GOAL ->
Report how many lines of the listing below contain the word "building". Give only the number.

INPUT ->
-.-.-

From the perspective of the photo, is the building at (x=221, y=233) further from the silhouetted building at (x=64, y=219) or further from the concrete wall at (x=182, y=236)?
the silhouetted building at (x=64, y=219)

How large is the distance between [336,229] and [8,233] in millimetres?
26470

-.-.-

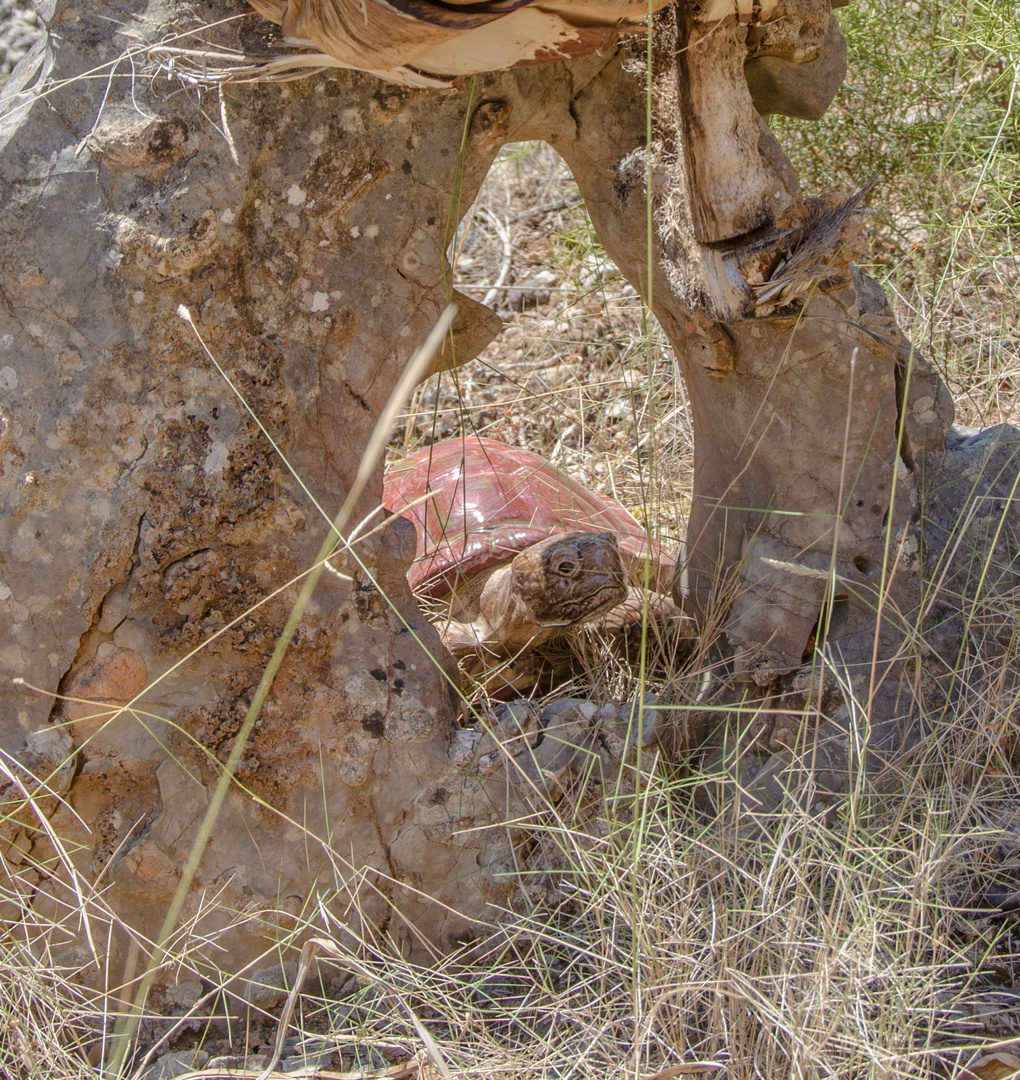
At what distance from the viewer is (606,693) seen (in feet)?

-.-.-

EXERCISE RESPONSE ->
2